:: Tarefas do exercício ::
**1.** Transcreva o trecho da resenha sobre o The Flaming Lips, começando em "Texto por Luciano" e seguindo até "muitos outros nomes.".
**2.** Indique se cada afirmação abaixo está de acordo com a resenha sobre o The Flaming Lips, respondendo sim ou não e citando literalmente as palavras da resenha que decidem a questão.
(a) "American Head" é o 16º álbum de inéditas da banda.
(b) "Oczy Mlody" foi lançado em 2019.
(c) "The Terror" foi tocado no Lollapalooza Brasil 2013 antes de ser lançado.
**3.** Responda às perguntas abaixo com base na resenha sobre o The Flaming Lips.
(a) De onde é o grupo?
(b) Qual é o nome do projeto que une Deap Vally e Flaming Lips?
(c) Qual álbum explora o território mais eletrônico?

:: Trecho do documento ::
_ _ _ _ _

Texto por Luciano Ferreira
Não há dúvidas de que o The Flaming Lips é uma das bandas mais criativas, prolíficas e inquietas da atualidade. Com uma carreira sólida e um nome estabelecido, o grupo de Wayne Coyne prefere não permanecer recluso na sua “bolha” lançando álbuns e fazendo shows. É espantosa a quantidade de colaborações, trilhas, tributos e outros projetos paralelos em que a banda costuma se envolver ou criar, num processo de contato permanente com os mais diversos artistas: Miley Cyrus, Karen O (Yeah Yeah Yeahs), Mick Jones (The Clash), Henry Rollins, o duo Deap Vally, e muitos outros nomes.
Diferente de muitas bandas que se encastelam em sua fama, o grupo de Oklahoma opta pela troca constante de experiências com outros artistas em formatos variados, o mais recente é o álbum do projeto Deap Lips (Deap Vally + Flaming Lips), lançado esse ano. Chega a passar a impressão de que a banda está em todos os cantos que se olha, levando um pouco de si, trazendo um pouco dos outros. E esse processo parece salutar, já que a chama criativa do grupo parece não se apagar.
Dentro desse universo flamejante, não é difícil identificar as correntes encontradas em suas canções, variam de álbum pra álbum, ou podem estar todas juntas num mesmo trabalho. Num retrospecto recente: “Embryonic” (2009) e “The Terror” (2013) primam pelo experimentalismo indecifrável (o segundo foi tocado antes do lançamento no Lollapalooza Brasil 2013: muita gente não entendeu nada); “Oczy Mlody” (2017) é psicodélico, percussivo, denso e minimalista; “King’s Mouth” (2019) explora o território mais eletrônico, próximo dos blips e blops de “Yoshimi” (2002).
“American Head”, seu 16º álbum de inéditas na carreira, embrenha-se em paisagens bucólicas com as bases acústicas sendo revestidas por arranjos suntuosos e pequenos e sutis elementos que surgem e se vão, mas sem tirar a atenção da canção. É fácil visualizar que o esqueleto foi construído em levadas ao violão ou piano. É um retorno à zona de conforto, uma volta a 1999 com pequenas variações.

_ _ _ _ _

:: Dados de origem ::
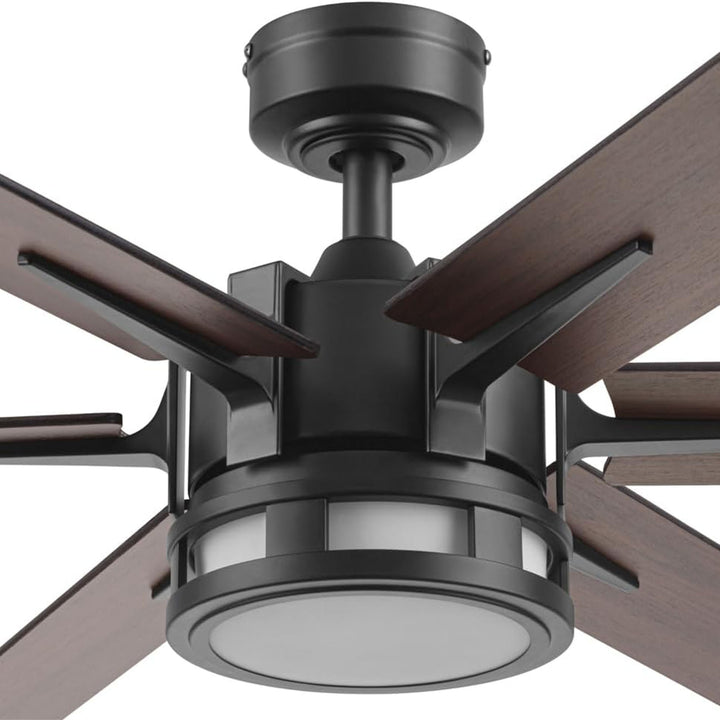 Honeywell Ceiling Fan, Color Changing LED & Remote Control, 60", Black(Open Box)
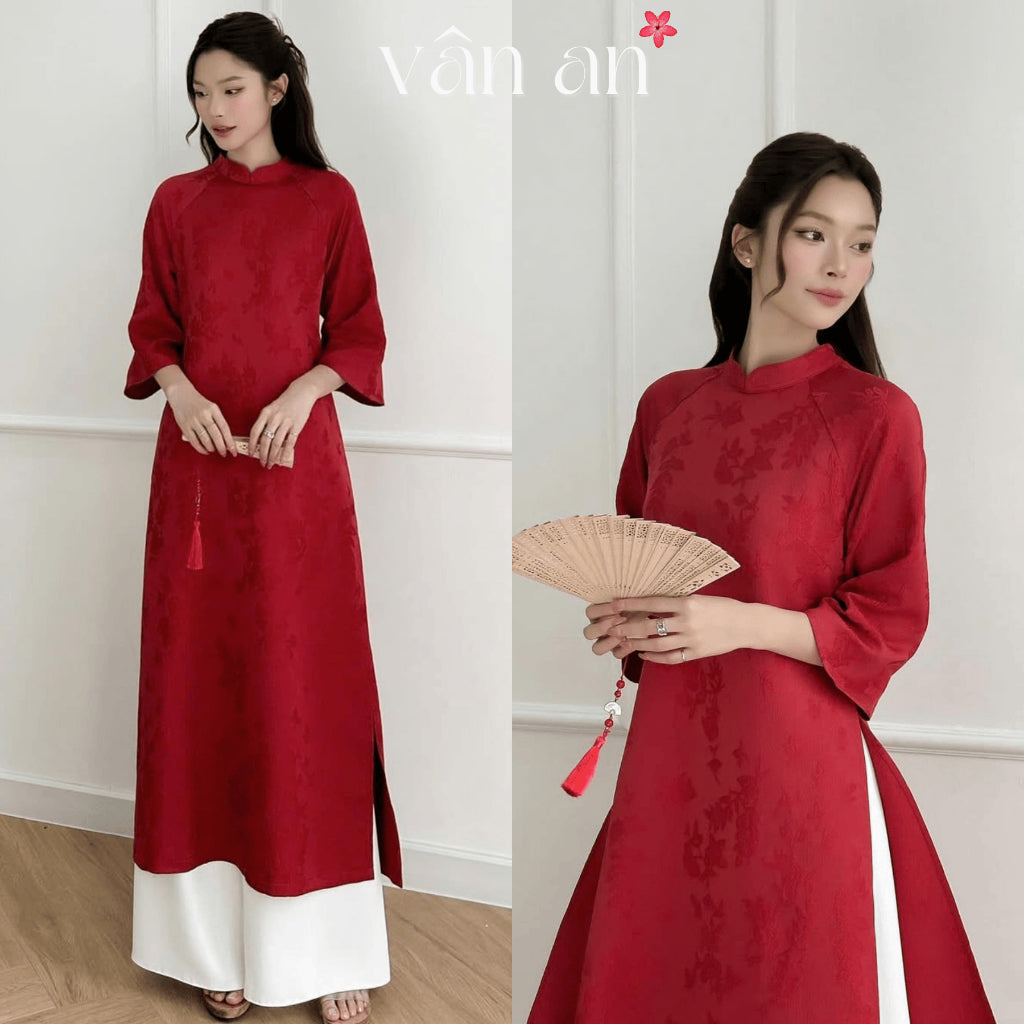 [VAN AN - TET 2026] XUAN LAM Ao Dai - Straight-cut 2-panel design, High-quality Woven Floral Chau Sa Brocade - (AVAILABLE)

_ _ _ _ _

:: Respostas esperadas ::
**1.**
Texto por Luciano Ferreira
Não há dúvidas de que o The Flaming Lips é uma das bandas mais criativas, prolíficas e inquietas da atualidade. Com uma carreira sólida e um nome estabelecido, o grupo de Wayne Coyne prefere não permanecer recluso na sua “bolha” lançando álbuns e fazendo shows. É espantosa a quantidade de colaborações, trilhas, tributos e outros projetos paralelos em que a banda costuma se envolver ou criar, num processo de contato permanente com os mais diversos artistas: Miley Cyrus, Karen O (Yeah Yeah Yeahs), Mick Jones (The Clash), Henry Rollins, o duo Deap Vally, e muitos outros nomes.

**2.**
(a) Sim: "“American Head”, seu 16º álbum de inéditas na carreira"
(b) Não: "“Oczy Mlody” (2017)"
(c) Sim: "o segundo foi tocado antes do lançamento no Lollapalooza Brasil 2013"

**3.**
(a) De Oklahoma.
(b) Deap Lips.
(c) "King’s Mouth" (2019).